한 가지 주목할 점은 pcs cluster stop server_b.test.local구성을 실행하면 그룹 내의 모든 리소스가 다른 노드로 이동된다는 것입니다.

어떻게 되어가나요? 내가 말했듯이, 그것은 효과가 있었고 그 이후로는 아무런 변화도 없었습니다.

미리 감사드립니다!

편집하다:

pcs config

[root@server_a ~]# pcs config
Cluster Name: my_app_cluster
Corosync Nodes:
 server_a.test.local server_d.test.local
Pacemaker Nodes:
 server_a.test.local server_d.test.local

Resources:
 Group: my_app
  Resource: ClusterIP (class=ocf provider=heartbeat type=IPaddr2)
   Attributes: cidr_netmask=24 ip=10.116.63.49
   Operations: monitor interval=10s timeout=20s (ClusterIP-monitor-interval-10s)
               start interval=0s timeout=20s (ClusterIP-start-interval-0s)
               stop interval=0s timeout=20s (ClusterIP-stop-interval-0s)
  Resource: Apache (class=systemd type=httpd)
   Operations: monitor interval=60 timeout=100 (Apache-monitor-interval-60)
               start interval=0s timeout=100 (Apache-start-interval-0s)
               stop interval=0s timeout=100 (Apache-stop-interval-0s)
  Resource: stunnel (class=systemd type=stunnel-my_app)
   Operations: monitor interval=60 timeout=100 (stunnel-monitor-interval-60)
               start interval=0s timeout=100 (stunnel-start-interval-0s)
               stop interval=0s timeout=100 (stunnel-stop-interval-0s)
  Resource: my_app-daemon (class=systemd type=my_app)
   Operations: monitor interval=60 timeout=100 (my_app-daemon-monitor-interval-60)
               start interval=0s timeout=100 (my_app-daemon-start-interval-0s)
               stop interval=0s timeout=100 (my_app-daemon-stop-interval-0s)

Stonith Devices:
Fencing Levels:

Location Constraints:
  Resource: Apache
    Enabled on: server_d.test.local (score:INFINITY) (role: Started) (id:cli-prefer-Apache)
  Resource: ClusterIP
    Enabled on: server_a.test.local (score:INFINITY) (role: Started) (id:cli-prefer-ClusterIP)
  Resource: my_app-daemon
    Enabled on: server_a.test.local (score:INFINITY) (role: Started) (id:cli-prefer-my_app-daemon)
  Resource: stunnel
    Enabled on: server_a.test.local (score:INFINITY) (role: Started) (id:cli-prefer-stunnel)
Ordering Constraints:
Colocation Constraints:
Ticket Constraints:

Alerts:
 No alerts defined

Resources Defaults:
 No defaults set
Operations Defaults:
 No defaults set

Cluster Properties:
 cluster-infrastructure: corosync
 cluster-name: my_app_cluster
 dc-version: 1.1.16-12.el7_4.8-94ff4df
 have-watchdog: false
 stonith-enabled: false

Quorum:
  Options:

편집 2

실행하면 crm_simulate -sL다음과 같은 결과가 나타납니다.

[root@server_a ~]# crm_simulate -sL

    Current cluster status:
    Online: [ server_a.test.local server_d.test.local ]
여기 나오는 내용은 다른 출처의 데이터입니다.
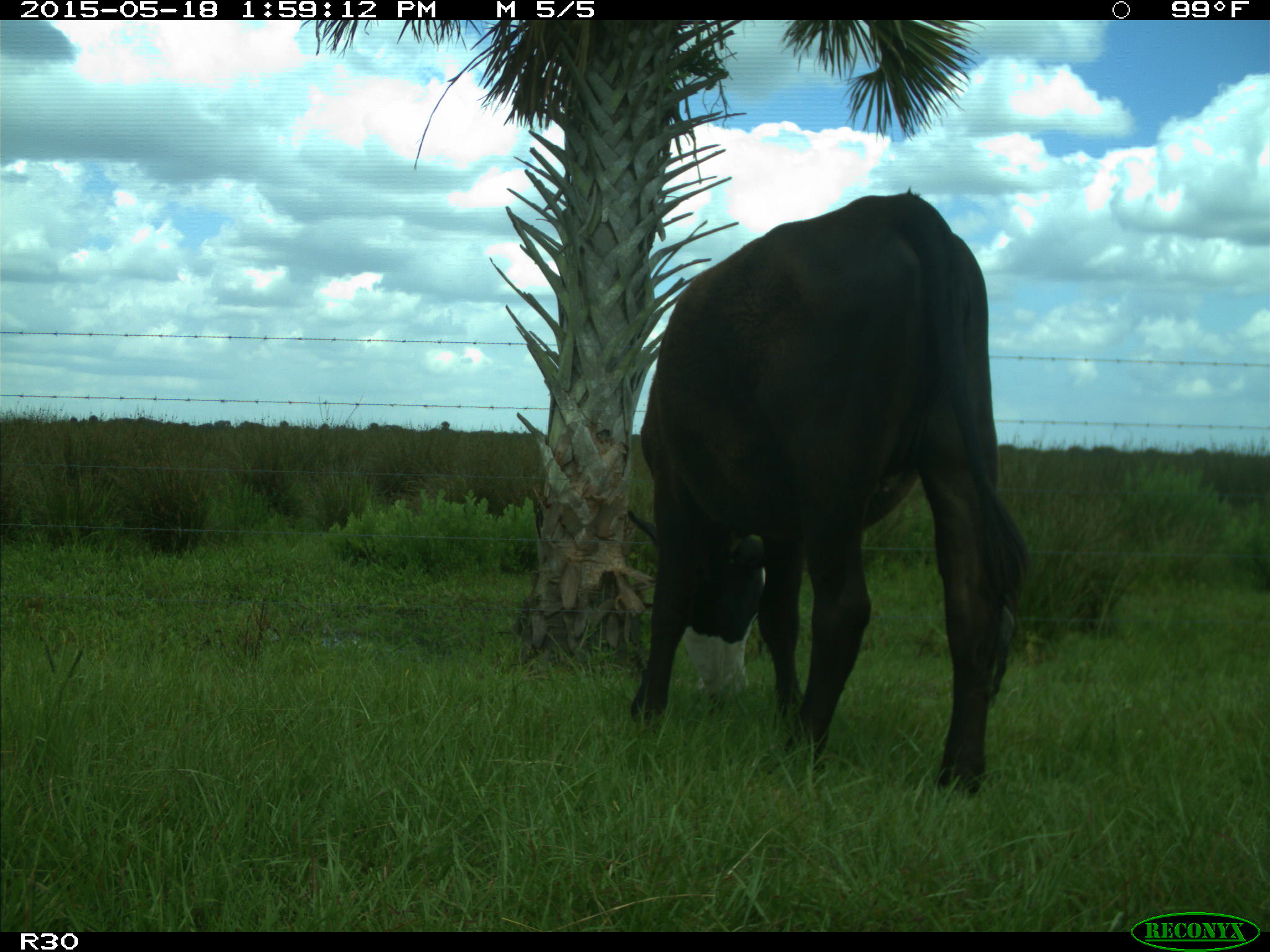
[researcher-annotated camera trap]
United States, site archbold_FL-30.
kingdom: Animalia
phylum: Chordata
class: Mammalia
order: Artiodactyla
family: Bovidae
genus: Bos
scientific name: Bos taurus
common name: domestic cow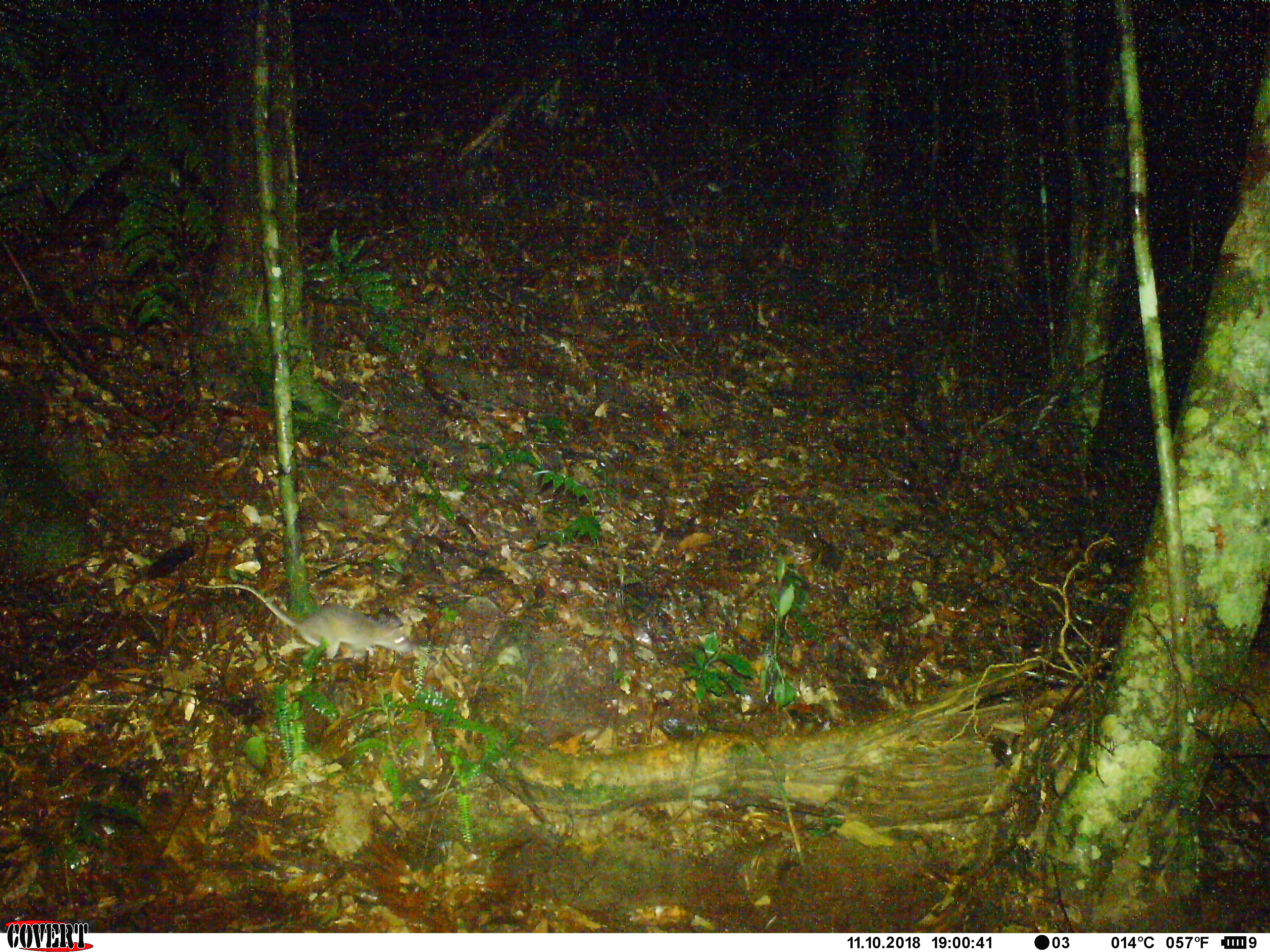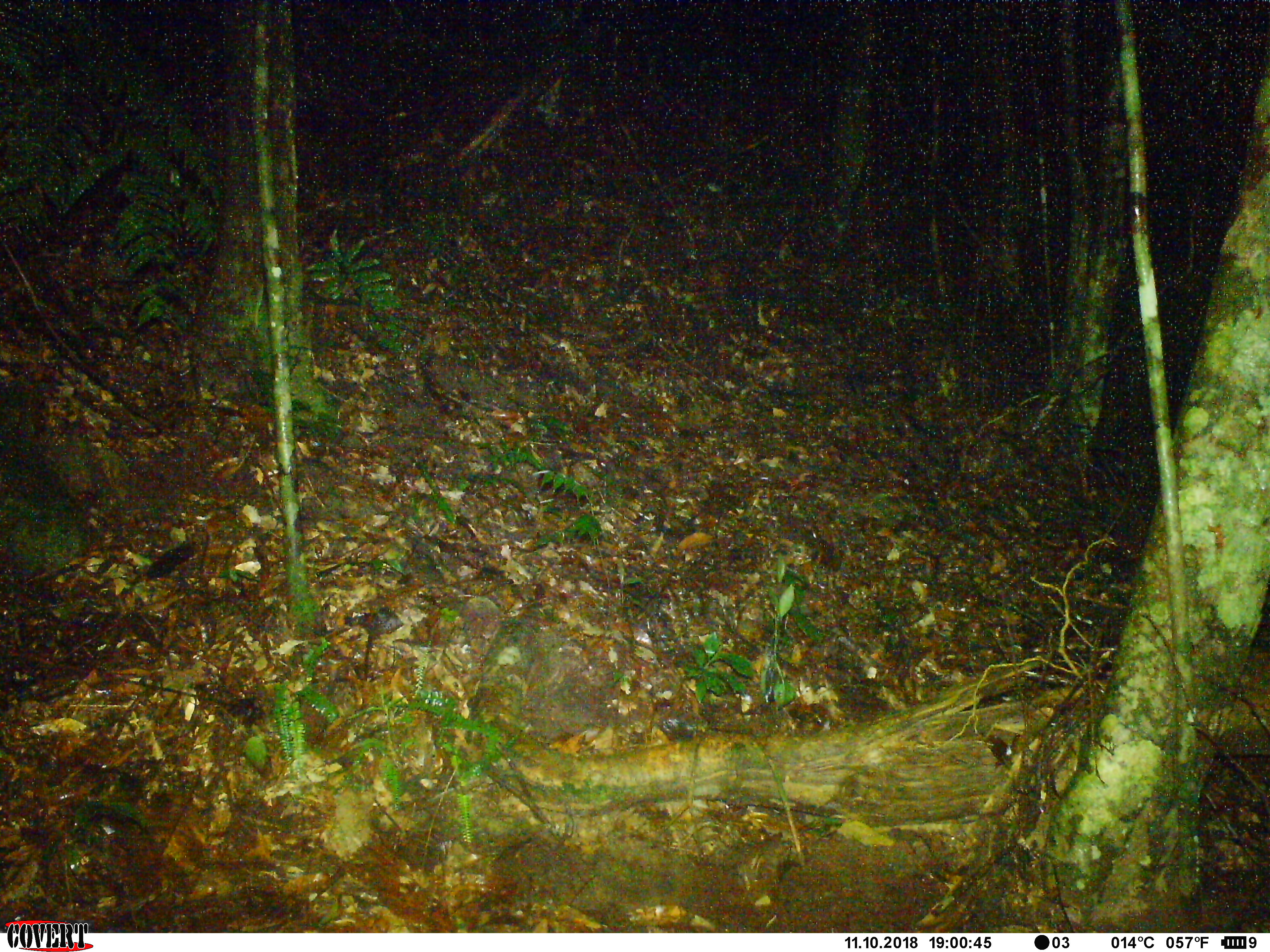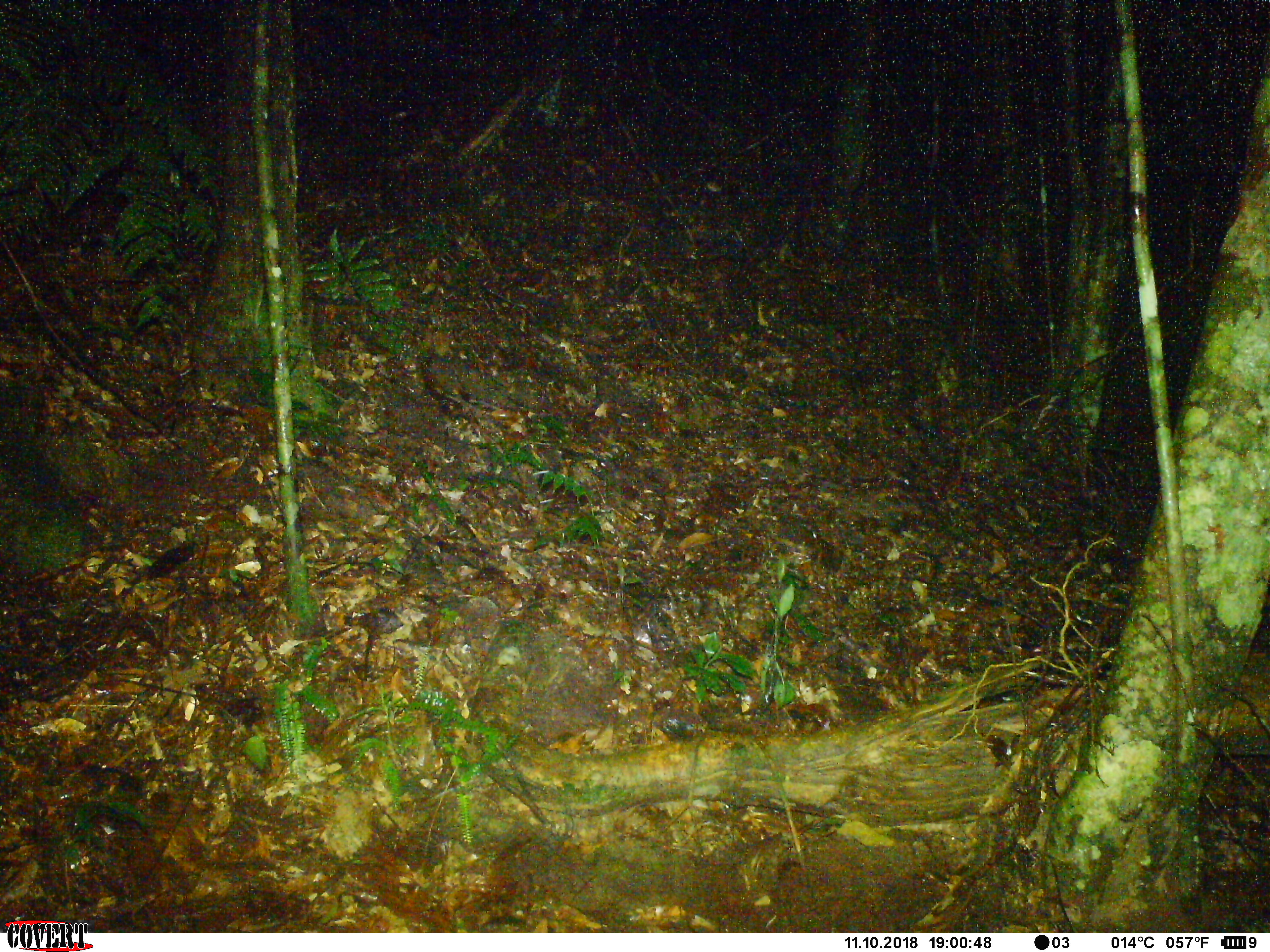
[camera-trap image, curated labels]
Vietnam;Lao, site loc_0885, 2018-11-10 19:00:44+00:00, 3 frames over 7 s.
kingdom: Animalia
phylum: Chordata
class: Mammalia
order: Rodentia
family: Muridae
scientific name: Muridae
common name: old-world mice and rats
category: unidentified murid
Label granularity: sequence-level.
     Resource Group: my_app
         ClusterIP  (ocf::heartbeat:IPaddr2):       Started server_a.test.local
         Apache     (systemd:httpd):        Started server_a.test.local
         stunnel    (systemd:stunnel-my_app): Started server_a.test.local
         my_app-daemon        (systemd:my_app): Started server_a.test.local

    Allocation scores:
    group_color: my_app allocation score on server_a.test.local: 0
    group_color: my_app allocation score on server_d.test.local: 0
    group_color: ClusterIP allocation score on server_a.test.local: 0
    group_color: ClusterIP allocation score on server_d.test.local: INFINITY
    group_color: Apache allocation score on server_a.test.local: 0
    group_color: Apache allocation score on server_d.test.local: INFINITY
    group_color: stunnel allocation score on server_a.test.local: INFINITY
    group_color: stunnel allocation score on server_d.test.local: 0
    group_color: my_app-daemon allocation score on server_a.test.local: INFINITY
    group_color: my_app-daemon allocation score on server_d.test.local: 0
    native_color: ClusterIP allocation score on server_a.test.local: INFINITY
    native_color: ClusterIP allocation score on server_d.test.local: INFINITY
    native_color: Apache allocation score on server_a.test.local: INFINITY
    native_color: Apache allocation score on server_d.test.local: -INFINITY
    native_color: stunnel allocation score on server_a.test.local: INFINITY
    native_color: stunnel allocation score on server_d.test.local: -INFINITY
    native_color: my_app-daemon allocation score on server_a.test.local: INFINITY
    native_color: my_app-daemon allocation score on server_d.test.local: -INFINITY

    Transition Summary:

다음으로 모든 리소스를 제거하고 다시 추가했으며(이전과 마찬가지로 기록했습니다) crm_simulate -sL이제 명령을 실행할 때 다른 결과를 얻습니다.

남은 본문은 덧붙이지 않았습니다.